-- Selected text --
- Opening Delimiter -
# OCR/TCR weight



## Chudybeton (May 16, 2006)

1. What is the OCR1's frameset wieght? - I've heard it's Aluxx SL frame

2. What is the TCR2's (alu) weight?

Need to know to make the final decision.


----------



## wasfast (Feb 3, 2004)

You might look on weightweenies site for weights. I've not checked but they have weights for most parts and frames there.

http://www.weightweenies.starbike.com/listings.php


----------



## phazer (Oct 5, 2005)

They don't have OCR frame weight's. Quite interested myself.


----------



## lobo (Jun 10, 2004)

Chudybeton said:


> 1. What is the OCR1's frameset wieght? - I've heard it's Aluxx SL frame
> 
> 2. What is the TCR2's (alu) weight?
> 
> Need to know to make the final decision.


It weigh 1410 to 1435 g ( S and M ) .


----------



## lobo (Jun 10, 2004)

Chudybeton said:


> 1. What is the OCR1's frameset wieght? - I've heard it's Aluxx SL frame
> 
> 2. What is the TCR2's (alu) weight?
> 
> Need to know to make the final decision.


It weigh 1410 to 1435 g (OCR S and M ) .


----------



## phazer (Oct 5, 2005)

lobo said:


> It weigh 1410 to 1435 g ( S and M ) .


This for the TCR or OCR?


----------
- Closing Delimiter -
-- Activity --
Translate this sentence from the forum thread into Spanish: "I've not checked but they have weights for most parts and frames there." The data comes from a different source than the forum thread.

-- Data excerpt --
- Opening Delimiter -
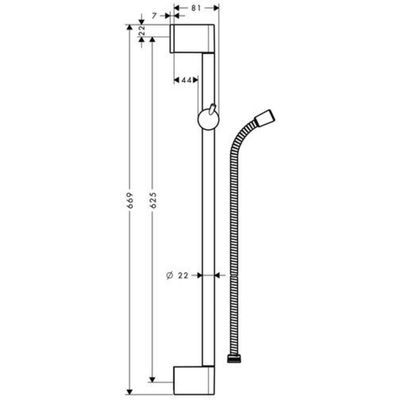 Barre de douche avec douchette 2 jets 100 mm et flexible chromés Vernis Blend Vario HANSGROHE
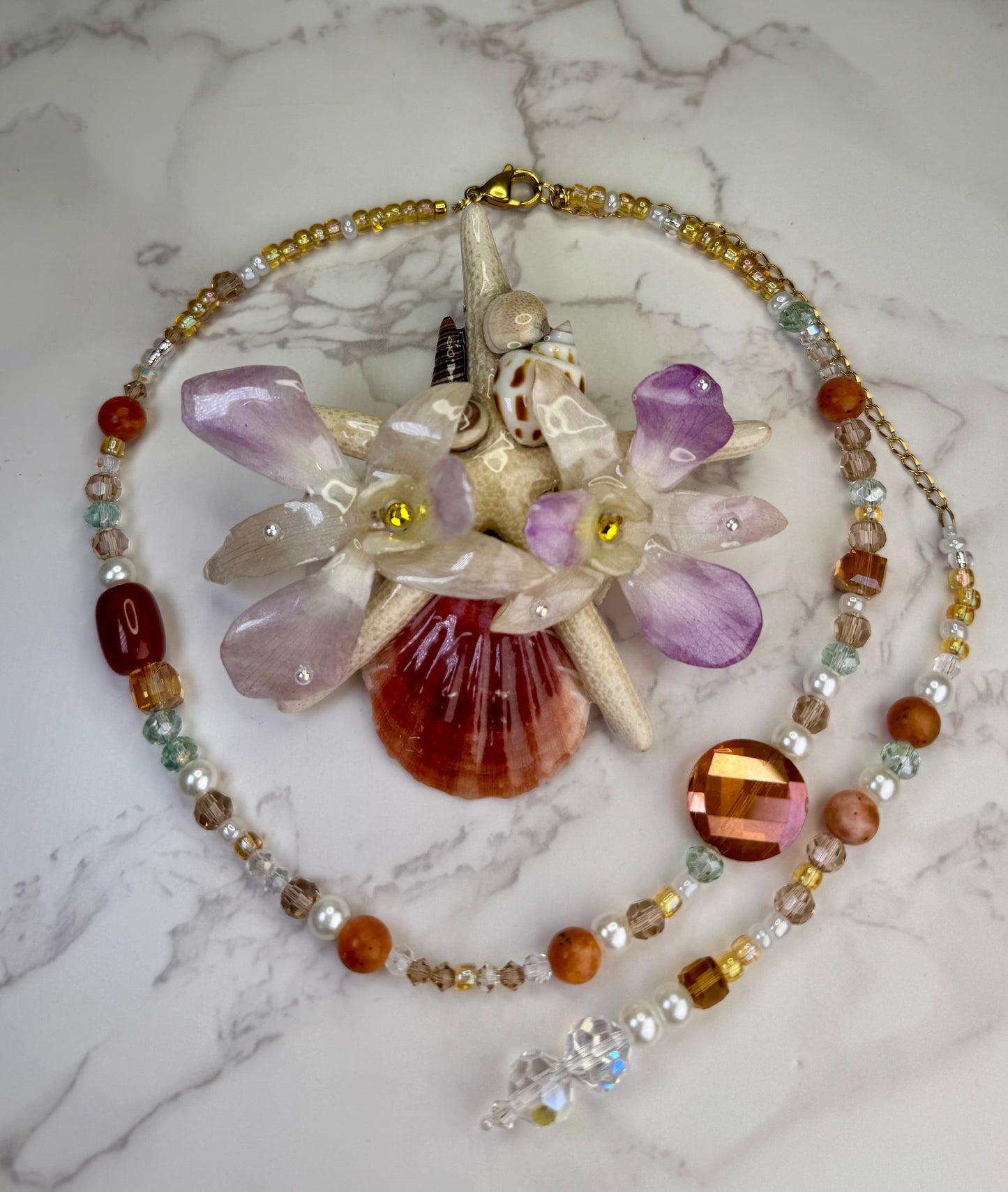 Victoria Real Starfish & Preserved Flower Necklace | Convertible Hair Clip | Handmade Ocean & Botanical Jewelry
- Closing Delimiter -
-- Finished task --
No lo he comprobado, pero allí tienen pesos de la mayoría de las piezas y cuadros.